[begin Excerpted passage]

# Cuttlebone for snail shell?



## cliffordsmom (Sep 25, 2012)

Hi!

So I've had problems keeping up the condition of my Gold Incan Snail's shell. I've heard that adding cuttlebone to the tank can help to improve calcium levels and is good for shells. I just wanted to get a good, final opinion before putting it in there. Will it hurt my betta?


----------



## Kittiesdragons (May 1, 2013)

I have never heard of any adverse effects to the other fish in the tank Betta or otherwise. I would keep an eye on your water's hardness in any case, but I don't think it will harm your Betta.


----------



## jaysee (Dec 9, 2009)

No harm will come to the fish


----------



## MattsBettas (Dec 18, 2012)

Just be careful to not throw in a ton and drastically and suddenly change the water chemistry, but otherwise it should be fine.


----------



## Skyewillow (Dec 28, 2012)

[end Excerpted passage]
[begin Data shown]

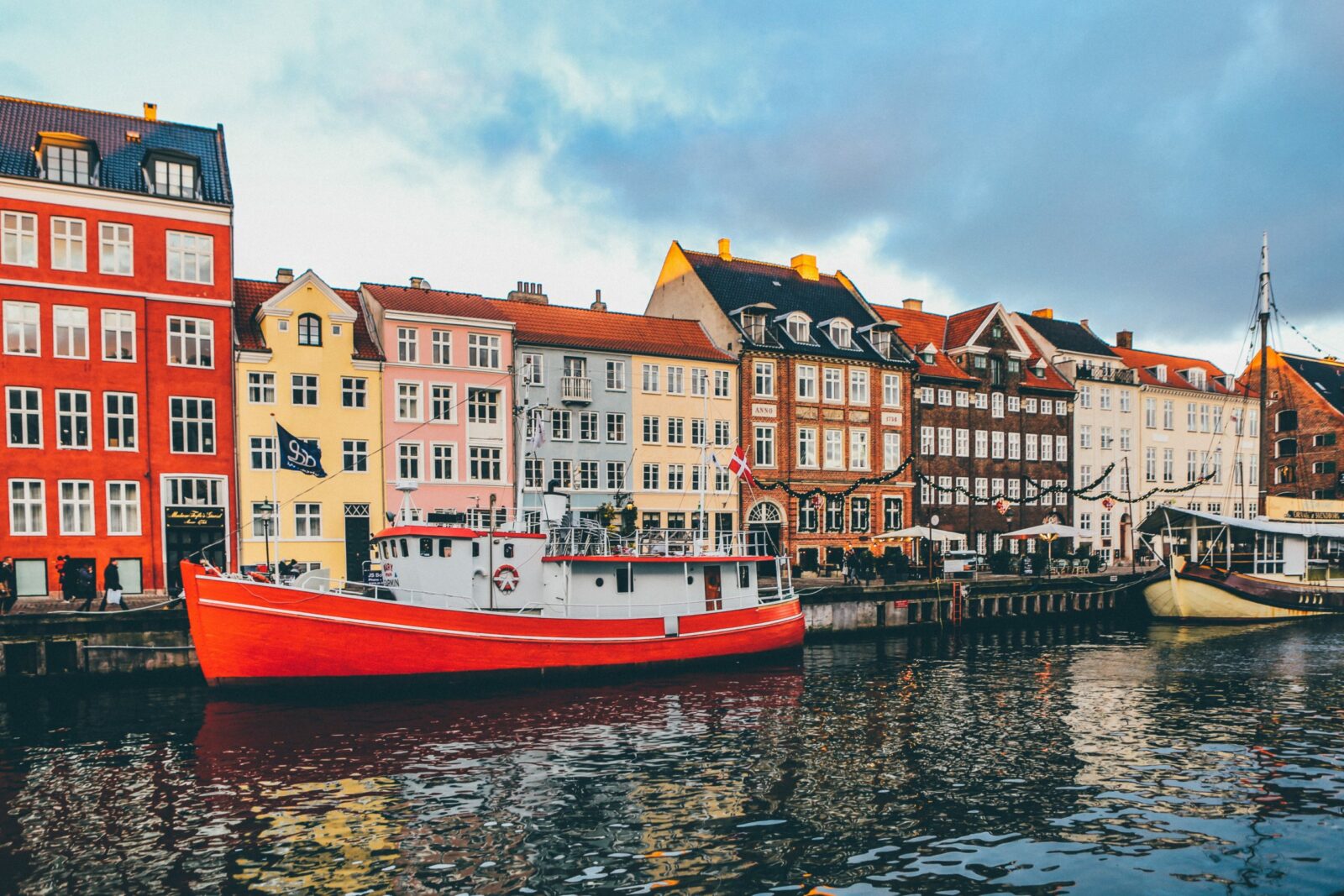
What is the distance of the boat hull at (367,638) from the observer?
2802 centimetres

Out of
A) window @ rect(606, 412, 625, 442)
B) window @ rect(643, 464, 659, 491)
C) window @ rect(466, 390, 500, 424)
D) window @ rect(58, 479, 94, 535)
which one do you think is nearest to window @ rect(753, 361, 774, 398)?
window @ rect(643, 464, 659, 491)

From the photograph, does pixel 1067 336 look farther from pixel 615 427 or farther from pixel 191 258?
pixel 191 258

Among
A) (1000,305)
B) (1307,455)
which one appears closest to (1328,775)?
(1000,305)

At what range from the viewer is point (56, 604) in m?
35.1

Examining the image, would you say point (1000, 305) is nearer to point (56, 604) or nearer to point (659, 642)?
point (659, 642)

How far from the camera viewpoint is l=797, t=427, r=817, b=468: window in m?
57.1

[end Data shown]

What to do
• a. In the forum thread on cuttlebone for a snail shell, what does Kittiesdragons advise keeping an eye on?
• b. Rewrite everything from "## Kittiesdragons (May" down to "(Dec 9, 2009)" in the cuttlebone thread, substituting "pH" for "hardness".
• c. Carry on the forum thread about cuttlebone for a snail shell from the point where it stops.

Answers to each task
• a. The water's hardness.

• b.
## Kittiesdragons (May 1, 2013)

I have never heard of any adverse effects to the other fish in the tank Betta or otherwise. I would keep an eye on your water's pH in any case, but I don't think it will harm your Betta.


----------



## jaysee (Dec 9, 2009)

• c.
we did sand dollars in ours, they slowly eat them too.


----------



## shellieca (Jul 12, 2012)

Do you feed them veggies at all? Cucumber, zucchini, kale, etc. I think its kale that has the most calcium. As for the cuttlebone I wouldn't put the whole thing in the tank, I don't know the size of your tank, if I'm not mistaken it can alter Ph.


----------



## cliffordsmom (Sep 25, 2012)

I haven't tried veggies, but I intend to! I found a cool recipe for snail jello that looks like fun!

I have a 5 gallon tank, definitely going to just put a little in there. 

Thanks for your help guys!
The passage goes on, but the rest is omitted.